L’aumento delle tasse
La distanza tra la politica economica di Harris e quella di Trump è evidente soprattutto quando si guarda alla diversa modalità di finanziamento dei due programmi elettorali. Secondo il Committee for a Responsible Federal Budget, l’insieme delle misure proposte dalla candidata democratica costerebbe oltre 700 miliardi di dollari all’anno. I finanziamenti arriverebbero in gran parte da un aumento delle tasse sulle imprese e sui grandi patrimoni. Harris ha promesso di aumentare sia l’aliquota dell’imposta sulle società al 28% (aliquota che Trump vorrebbe abbassare sino al 15%), sia l’aliquota finale sulle plusvalenze a lungo termine per le famiglie con reddito superiore al milione di dollari al 33%, allo stesso livello dove si trovava negli anni ’70. La prima proposta è in linea con quanto sostenuto dall’amministrazione Biden, mentre la seconda rappresenta una piccola marcia indietro rispetto al 39,6% proposto in precedenza[6]. Come Biden, anche Harris vorrebbe imporre un’aliquota fiscale minima effettiva del 25% sui redditi annuali delle famiglie con un patrimonio superiore ai 100 milioni di dollari, comprese le plusvalenze non realizzate sul loro patrimonio.

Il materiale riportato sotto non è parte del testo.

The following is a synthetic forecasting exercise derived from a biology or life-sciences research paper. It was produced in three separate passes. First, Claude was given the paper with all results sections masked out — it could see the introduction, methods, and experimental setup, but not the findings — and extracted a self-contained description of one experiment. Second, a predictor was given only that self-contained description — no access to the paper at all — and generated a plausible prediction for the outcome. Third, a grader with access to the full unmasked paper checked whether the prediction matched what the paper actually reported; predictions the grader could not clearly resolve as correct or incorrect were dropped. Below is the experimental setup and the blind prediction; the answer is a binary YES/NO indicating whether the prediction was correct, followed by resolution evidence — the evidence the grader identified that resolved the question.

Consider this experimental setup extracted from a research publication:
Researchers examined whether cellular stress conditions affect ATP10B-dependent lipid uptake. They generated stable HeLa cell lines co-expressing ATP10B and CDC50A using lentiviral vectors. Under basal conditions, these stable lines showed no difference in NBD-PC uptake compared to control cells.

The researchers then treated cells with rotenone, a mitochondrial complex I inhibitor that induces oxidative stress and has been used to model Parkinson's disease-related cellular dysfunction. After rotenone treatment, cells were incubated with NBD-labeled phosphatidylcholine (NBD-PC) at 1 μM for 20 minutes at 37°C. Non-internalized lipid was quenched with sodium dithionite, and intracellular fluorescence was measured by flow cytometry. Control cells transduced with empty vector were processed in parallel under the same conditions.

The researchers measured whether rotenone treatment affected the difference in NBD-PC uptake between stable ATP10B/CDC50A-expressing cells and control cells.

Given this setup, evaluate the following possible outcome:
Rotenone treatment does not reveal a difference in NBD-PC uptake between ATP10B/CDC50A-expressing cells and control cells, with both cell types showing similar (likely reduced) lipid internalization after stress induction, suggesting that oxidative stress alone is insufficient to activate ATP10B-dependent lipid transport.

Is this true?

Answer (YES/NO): NO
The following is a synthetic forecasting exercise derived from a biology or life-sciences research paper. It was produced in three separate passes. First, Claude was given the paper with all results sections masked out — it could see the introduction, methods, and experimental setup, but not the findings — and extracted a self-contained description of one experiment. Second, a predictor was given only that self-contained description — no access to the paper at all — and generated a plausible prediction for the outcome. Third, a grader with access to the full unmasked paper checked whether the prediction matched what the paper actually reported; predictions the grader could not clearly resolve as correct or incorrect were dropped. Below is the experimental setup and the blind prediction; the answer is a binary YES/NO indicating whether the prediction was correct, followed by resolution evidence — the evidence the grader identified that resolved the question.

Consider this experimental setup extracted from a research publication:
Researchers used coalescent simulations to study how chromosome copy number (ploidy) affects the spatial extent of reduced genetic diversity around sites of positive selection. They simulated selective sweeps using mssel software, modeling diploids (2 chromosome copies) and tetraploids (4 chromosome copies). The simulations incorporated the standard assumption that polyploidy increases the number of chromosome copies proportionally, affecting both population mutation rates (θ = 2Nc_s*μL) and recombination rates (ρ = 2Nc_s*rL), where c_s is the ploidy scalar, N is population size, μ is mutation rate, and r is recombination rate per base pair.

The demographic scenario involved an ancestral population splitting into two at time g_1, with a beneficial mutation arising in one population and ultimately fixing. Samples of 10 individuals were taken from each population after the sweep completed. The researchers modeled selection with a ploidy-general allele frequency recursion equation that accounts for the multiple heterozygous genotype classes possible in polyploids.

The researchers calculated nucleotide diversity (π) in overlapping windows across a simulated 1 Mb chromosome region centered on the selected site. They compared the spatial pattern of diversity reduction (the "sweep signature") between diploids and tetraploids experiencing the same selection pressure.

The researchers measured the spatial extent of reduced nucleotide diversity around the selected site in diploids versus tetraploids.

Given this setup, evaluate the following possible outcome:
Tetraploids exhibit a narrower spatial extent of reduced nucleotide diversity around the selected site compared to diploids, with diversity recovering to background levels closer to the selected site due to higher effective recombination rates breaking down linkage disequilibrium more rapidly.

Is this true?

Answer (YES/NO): NO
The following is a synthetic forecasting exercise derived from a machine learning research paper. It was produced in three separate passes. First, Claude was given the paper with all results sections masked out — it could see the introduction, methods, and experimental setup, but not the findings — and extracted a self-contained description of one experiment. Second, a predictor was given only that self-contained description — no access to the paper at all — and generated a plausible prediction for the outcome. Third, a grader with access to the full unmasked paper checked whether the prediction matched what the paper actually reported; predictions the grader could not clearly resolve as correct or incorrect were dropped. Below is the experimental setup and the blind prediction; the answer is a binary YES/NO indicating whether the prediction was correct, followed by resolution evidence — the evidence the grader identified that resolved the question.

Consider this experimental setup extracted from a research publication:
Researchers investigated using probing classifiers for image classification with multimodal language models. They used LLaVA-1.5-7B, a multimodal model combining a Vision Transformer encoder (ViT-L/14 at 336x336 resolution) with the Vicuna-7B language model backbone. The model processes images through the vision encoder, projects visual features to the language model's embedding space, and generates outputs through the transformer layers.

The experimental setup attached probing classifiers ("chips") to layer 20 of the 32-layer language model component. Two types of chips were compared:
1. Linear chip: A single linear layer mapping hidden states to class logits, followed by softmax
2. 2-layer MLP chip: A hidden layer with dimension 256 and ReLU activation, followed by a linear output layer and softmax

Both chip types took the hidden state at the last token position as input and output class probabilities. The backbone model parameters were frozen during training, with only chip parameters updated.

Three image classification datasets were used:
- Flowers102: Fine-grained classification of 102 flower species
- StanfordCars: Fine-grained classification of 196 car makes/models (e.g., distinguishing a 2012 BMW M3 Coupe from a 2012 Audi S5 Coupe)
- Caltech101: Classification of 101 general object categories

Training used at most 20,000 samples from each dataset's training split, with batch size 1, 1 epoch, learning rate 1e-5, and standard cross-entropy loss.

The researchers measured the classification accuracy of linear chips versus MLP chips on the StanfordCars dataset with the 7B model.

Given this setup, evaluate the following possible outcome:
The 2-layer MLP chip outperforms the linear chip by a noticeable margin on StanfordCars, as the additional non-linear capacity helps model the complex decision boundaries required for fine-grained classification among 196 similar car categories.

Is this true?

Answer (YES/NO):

Si tratta di proposte che, seppur mirate alle aziende e ai ceti più abbienti, presterebbero il fianco all’argomento repubblicano secondo cui Harris danneggerebbe l’economia con l’aumento delle tasse. Secondo i sostenitori democratici si tratta, invece, di un approccio pragmatico e responsabile, fatto di interventi mirati a favore della classe media e delle piccole imprese. Non mancano i critici: secondo alcuni, il programma di Harris è poco coraggioso e non abbastanza radicale; per altri, è un dispendio di risorse orientato più dai sondaggi che da una visione coerente, destinato ad aumentare la spesa pubblica in modo inefficace, alzando le tasse sulle imprese senza introdurre misure fondamentali per una riforma strutturale, una sorta di Bidenomics in riduzione.